▶ **Problem requirements**
The entries are to be duplicated exactly, with nothing left out.

○ ○ ○ ○ ○

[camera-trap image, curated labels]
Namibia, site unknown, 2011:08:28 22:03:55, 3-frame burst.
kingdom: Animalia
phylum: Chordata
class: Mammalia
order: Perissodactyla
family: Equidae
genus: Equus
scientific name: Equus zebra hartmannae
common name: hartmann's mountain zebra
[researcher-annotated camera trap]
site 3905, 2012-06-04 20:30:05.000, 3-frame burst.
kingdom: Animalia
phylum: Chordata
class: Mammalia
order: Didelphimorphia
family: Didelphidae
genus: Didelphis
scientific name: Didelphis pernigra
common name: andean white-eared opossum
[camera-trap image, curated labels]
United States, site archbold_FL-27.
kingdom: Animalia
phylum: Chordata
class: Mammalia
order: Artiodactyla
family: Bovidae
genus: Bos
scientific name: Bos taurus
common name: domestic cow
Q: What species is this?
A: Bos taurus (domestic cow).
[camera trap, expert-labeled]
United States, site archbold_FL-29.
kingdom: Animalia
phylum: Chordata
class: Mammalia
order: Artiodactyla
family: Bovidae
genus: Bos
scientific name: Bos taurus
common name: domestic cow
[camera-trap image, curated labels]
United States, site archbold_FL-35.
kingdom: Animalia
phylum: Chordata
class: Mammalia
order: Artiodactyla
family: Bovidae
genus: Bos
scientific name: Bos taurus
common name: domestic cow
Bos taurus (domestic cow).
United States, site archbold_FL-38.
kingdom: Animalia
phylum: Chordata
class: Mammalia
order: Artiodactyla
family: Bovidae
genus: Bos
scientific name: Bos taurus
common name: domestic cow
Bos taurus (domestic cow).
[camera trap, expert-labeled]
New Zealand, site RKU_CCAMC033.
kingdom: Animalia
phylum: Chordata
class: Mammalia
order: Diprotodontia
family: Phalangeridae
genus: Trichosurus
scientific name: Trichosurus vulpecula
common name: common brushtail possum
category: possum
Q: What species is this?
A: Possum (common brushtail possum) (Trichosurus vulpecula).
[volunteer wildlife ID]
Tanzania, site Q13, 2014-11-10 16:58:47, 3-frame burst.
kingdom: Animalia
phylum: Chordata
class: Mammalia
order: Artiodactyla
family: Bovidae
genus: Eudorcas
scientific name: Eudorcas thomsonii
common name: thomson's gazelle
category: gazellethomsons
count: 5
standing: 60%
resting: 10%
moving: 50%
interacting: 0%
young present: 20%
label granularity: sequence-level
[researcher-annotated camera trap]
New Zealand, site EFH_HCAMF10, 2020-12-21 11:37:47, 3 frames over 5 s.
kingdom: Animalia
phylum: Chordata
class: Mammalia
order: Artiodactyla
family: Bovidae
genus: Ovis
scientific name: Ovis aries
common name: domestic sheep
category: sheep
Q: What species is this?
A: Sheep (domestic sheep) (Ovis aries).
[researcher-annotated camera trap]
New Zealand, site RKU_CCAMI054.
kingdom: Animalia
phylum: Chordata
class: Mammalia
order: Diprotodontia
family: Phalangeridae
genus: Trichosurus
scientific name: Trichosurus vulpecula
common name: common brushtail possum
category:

○ ○ ○ ○ ○

▶ **Expected answer**
[camera-trap image, curated labels]
Namibia, site unknown, 2011:08:28 22:03:55, 3-frame burst.
kingdom: Animalia
phylum: Chordata
class: Mammalia
order: Perissodactyla
family: Equidae
genus: Equus
scientific name: Equus zebra hartmannae
common name: hartmann's mountain zebra
[researcher-annotated camera trap]
site 3905, 2012-06-04 20:30:05.000, 3-frame burst.
kingdom: Animalia
phylum: Chordata
class: Mammalia
order: Didelphimorphia
family: Didelphidae
genus: Didelphis
scientific name: Didelphis pernigra
common name: andean white-eared opossum
[camera-trap image, curated labels]
United States, site archbold_FL-27.
kingdom: Animalia
phylum: Chordata
class: Mammalia
order: Artiodactyla
family: Bovidae
genus: Bos
scientific name: Bos taurus
common name: domestic cow
Q: What species is this?
A: Bos taurus (domestic cow).
[camera trap, expert-labeled]
United States, site archbold_FL-29.
kingdom: Animalia
phylum: Chordata
class: Mammalia
order: Artiodactyla
family: Bovidae
genus: Bos
scientific name: Bos taurus
common name: domestic cow
[camera-trap image, curated labels]
United States, site archbold_FL-35.
kingdom: Animalia
phylum: Chordata
class: Mammalia
order: Artiodactyla
family: Bovidae
genus: Bos
scientific name: Bos taurus
common name: domestic cow
Bos taurus (domestic cow).
United States, site archbold_FL-38.
kingdom: Animalia
phylum: Chordata
class: Mammalia
order: Artiodactyla
family: Bovidae
genus: Bos
scientific name: Bos taurus
common name: domestic cow
Bos taurus (domestic cow).
[camera trap, expert-labeled]
New Zealand, site RKU_CCAMC033.
kingdom: Animalia
phylum: Chordata
class: Mammalia
order: Diprotodontia
family: Phalangeridae
genus: Trichosurus
scientific name: Trichosurus vulpecula
common name: common brushtail possum
category: possum
Q: What species is this?
A: Possum (common brushtail possum) (Trichosurus vulpecula).
[volunteer wildlife ID]
Tanzania, site Q13, 2014-11-10 16:58:47, 3-frame burst.
kingdom: Animalia
phylum: Chordata
class: Mammalia
order: Artiodactyla
family: Bovidae
genus: Eudorcas
scientific name: Eudorcas thomsonii
common name: thomson's gazelle
category: gazellethomsons
count: 5
standing: 60%
resting: 10%
moving: 50%
interacting: 0%
young present: 20%
label granularity: sequence-level
[researcher-annotated camera trap]
New Zealand, site EFH_HCAMF10, 2020-12-21 11:37:47, 3 frames over 5 s.
kingdom: Animalia
phylum: Chordata
class: Mammalia
order: Artiodactyla
family: Bovidae
genus: Ovis
scientific name: Ovis aries
common name: domestic sheep
category: sheep
Q: What species is this?
A: Sheep (domestic sheep) (Ovis aries).
[researcher-annotated camera trap]
New Zealand, site RKU_CCAMI054.
kingdom: Animalia
phylum: Chordata
class: Mammalia
order: Diprotodontia
family: Phalangeridae
genus: Trichosurus
scientific name: Trichosurus vulpecula
common name: common brushtail possum
category:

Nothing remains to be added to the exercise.